I told him, "Don't do it that way. You'll never make a dime."
I was there.
I was the first guy playing The Gladiators to the disco kids.
I played it at the Astoria.
Everybody thought I was crazy.
We all know.
I was there.
I was there.
I've never been wrong.
But I'm losing my edge to better-looking people with better ideas and more talent.
And they're actually really, really nice.
I'm losing my edge.
I heard you have a compilation of every good song ever done by anybody.
Every great song by Howard Jones. All the underground hits.
All Stiv Bators tracks. I heard you have a vinyl of every Porter Ricks record on German import.
I heard that you have a white label of every seminal electroclash hit - 1985, '86, '87.
I heard that you have a CD compilation of every good '80s cut and another box set from the '90s.
I hear you're buying a mellotron and a harpsichord and are throwing your macbook out the window because you want to make something real. You want to make a Moebius record.
I hear that you and your band have sold your sitar and bought an oboe.
I hear that you and your band have sold your oboe and bought a sitar.
I hear everybody that you know is more relevant than everybody that I know.
But have you seen my records?
Audionom,
Siglo XX,
Amazonics,
Delta 5,
Iggy Pop,
Ice-T,
Hoover,
Skaos,
The Gap Band,
Coldchain, Rosco P., Featuring Pusha T from Clipse & Boo-Bonic,
Warsaw,
Q and Not U,
Morten Harket,
Ultimate Spinach,
June Days,
Kerri Chandler,
Laurel Aitken,
Pantaleimon,
Avey Tare's Slasher Flicks,
DJ Style,
Barbara Tucker,
Marshall Jefferson,
Make Up,
The Gladiators,
Rites of Spring,
U.S. Maple,
D'Angelo,
the Swans,
The Peanut Butter Conspiracy,
Saccharine Trust,
ABC,
The Dead C,
Gichy Dan,
CMW,
Tommy Roe,
Drive Like Jehu,
Black Sheep,
Circle Jerks,
Youth Brigade,
Fluxion,
LL Cool J,
Qualms,
Kool Moe Dee,
The Knickerbockers,
Marc Romboy vs. Booka Shade,
the Association,
Marmalade,
Wally Richardson,
Cameo,
Rakim,
Jerry Gold Smith,
Terrestrial Tones,
Eve St. Jones,
Lee Hazlewood,
Eden Ahbez,
The Buckinghams,
Cal Tjader,
Fatback Band,
Art Ensemble Of Chicago,
The Invisible,
Grey Daturas, Grey Daturas, Grey Daturas, Grey Daturas.

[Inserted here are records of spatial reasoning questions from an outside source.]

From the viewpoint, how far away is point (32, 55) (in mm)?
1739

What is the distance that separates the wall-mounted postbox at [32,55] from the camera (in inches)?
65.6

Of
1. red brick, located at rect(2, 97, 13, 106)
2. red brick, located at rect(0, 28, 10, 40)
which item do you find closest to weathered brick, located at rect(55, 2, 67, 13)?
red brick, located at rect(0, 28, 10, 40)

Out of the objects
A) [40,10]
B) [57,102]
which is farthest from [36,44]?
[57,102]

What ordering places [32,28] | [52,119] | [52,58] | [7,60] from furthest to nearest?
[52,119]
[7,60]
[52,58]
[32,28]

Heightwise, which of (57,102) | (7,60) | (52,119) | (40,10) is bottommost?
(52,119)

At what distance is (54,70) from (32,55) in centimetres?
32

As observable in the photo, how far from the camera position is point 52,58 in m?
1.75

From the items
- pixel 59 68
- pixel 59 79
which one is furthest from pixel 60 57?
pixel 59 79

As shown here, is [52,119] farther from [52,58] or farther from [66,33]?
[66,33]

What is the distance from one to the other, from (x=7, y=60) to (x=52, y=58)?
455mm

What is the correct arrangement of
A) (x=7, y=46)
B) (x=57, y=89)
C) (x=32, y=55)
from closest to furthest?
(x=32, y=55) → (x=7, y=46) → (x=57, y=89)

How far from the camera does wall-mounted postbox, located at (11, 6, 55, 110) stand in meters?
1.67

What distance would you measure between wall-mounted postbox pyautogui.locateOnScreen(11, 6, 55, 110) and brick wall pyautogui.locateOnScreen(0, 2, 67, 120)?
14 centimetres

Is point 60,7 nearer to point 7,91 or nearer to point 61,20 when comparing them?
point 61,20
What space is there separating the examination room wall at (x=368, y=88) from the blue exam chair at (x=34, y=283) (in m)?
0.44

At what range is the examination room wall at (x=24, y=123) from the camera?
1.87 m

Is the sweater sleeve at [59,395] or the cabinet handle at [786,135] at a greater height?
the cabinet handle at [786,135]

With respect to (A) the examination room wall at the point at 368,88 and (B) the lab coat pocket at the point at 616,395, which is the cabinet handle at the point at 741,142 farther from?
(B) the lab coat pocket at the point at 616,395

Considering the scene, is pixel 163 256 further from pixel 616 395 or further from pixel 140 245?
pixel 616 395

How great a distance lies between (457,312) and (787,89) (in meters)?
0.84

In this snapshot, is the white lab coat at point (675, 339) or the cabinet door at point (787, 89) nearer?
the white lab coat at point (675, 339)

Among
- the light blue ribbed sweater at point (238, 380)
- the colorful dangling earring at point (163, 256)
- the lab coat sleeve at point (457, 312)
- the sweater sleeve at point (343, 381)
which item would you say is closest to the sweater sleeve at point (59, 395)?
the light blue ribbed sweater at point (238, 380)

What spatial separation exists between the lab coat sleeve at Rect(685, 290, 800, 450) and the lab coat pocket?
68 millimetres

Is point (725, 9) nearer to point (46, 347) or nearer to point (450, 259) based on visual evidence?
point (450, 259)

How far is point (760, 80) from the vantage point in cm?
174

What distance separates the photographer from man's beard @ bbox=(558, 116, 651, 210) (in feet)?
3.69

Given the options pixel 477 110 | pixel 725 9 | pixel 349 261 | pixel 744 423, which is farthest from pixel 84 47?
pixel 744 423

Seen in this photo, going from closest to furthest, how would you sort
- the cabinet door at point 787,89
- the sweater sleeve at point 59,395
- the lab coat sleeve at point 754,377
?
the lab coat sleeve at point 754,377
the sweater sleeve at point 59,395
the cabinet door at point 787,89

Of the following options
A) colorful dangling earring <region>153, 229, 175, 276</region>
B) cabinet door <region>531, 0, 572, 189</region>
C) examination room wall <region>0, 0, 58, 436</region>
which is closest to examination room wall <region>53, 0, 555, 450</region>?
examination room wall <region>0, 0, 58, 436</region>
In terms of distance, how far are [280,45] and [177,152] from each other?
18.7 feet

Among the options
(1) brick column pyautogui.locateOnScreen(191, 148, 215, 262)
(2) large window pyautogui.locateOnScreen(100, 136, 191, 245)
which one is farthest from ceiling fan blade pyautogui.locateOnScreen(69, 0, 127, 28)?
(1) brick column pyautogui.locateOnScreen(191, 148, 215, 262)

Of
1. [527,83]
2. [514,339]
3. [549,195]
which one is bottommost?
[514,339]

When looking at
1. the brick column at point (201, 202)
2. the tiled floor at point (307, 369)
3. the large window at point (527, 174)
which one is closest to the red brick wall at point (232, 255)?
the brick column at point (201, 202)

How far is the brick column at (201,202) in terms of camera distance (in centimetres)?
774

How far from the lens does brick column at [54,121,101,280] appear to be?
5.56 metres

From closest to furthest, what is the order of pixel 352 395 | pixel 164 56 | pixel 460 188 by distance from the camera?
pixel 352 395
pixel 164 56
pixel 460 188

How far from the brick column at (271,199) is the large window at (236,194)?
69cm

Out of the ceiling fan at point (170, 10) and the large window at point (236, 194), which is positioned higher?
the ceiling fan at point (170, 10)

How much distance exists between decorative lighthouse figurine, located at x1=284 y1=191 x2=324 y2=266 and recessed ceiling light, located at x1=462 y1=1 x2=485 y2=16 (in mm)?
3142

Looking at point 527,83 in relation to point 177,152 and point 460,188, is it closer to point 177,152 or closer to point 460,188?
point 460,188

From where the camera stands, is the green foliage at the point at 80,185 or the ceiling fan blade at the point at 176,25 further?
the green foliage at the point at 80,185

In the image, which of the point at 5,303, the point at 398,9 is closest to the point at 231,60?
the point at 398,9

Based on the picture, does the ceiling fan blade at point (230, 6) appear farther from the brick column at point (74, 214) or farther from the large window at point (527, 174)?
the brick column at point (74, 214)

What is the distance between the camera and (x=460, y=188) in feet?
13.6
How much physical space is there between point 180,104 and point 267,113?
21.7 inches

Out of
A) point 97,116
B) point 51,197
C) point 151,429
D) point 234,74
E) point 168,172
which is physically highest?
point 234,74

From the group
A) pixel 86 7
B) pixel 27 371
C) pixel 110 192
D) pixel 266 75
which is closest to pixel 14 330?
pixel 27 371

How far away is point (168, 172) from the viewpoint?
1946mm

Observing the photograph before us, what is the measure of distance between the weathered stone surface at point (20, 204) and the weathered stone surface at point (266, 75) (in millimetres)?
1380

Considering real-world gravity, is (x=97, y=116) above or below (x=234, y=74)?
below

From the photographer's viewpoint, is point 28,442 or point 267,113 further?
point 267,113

You don't know what you really want.
You don't know what you really want.
You don't know what you really want.
You don't know what you really want.
You don't know what you really want.
You don't know what you really want.
You don't know what you really want.
You don't know what you really want.
You don't know what you really want.
You don't know what you really want.
You don't know what you really want.
You don't know what you really want.
You don't know what you really want.
You don't know what you really want.
You don't know what you really want.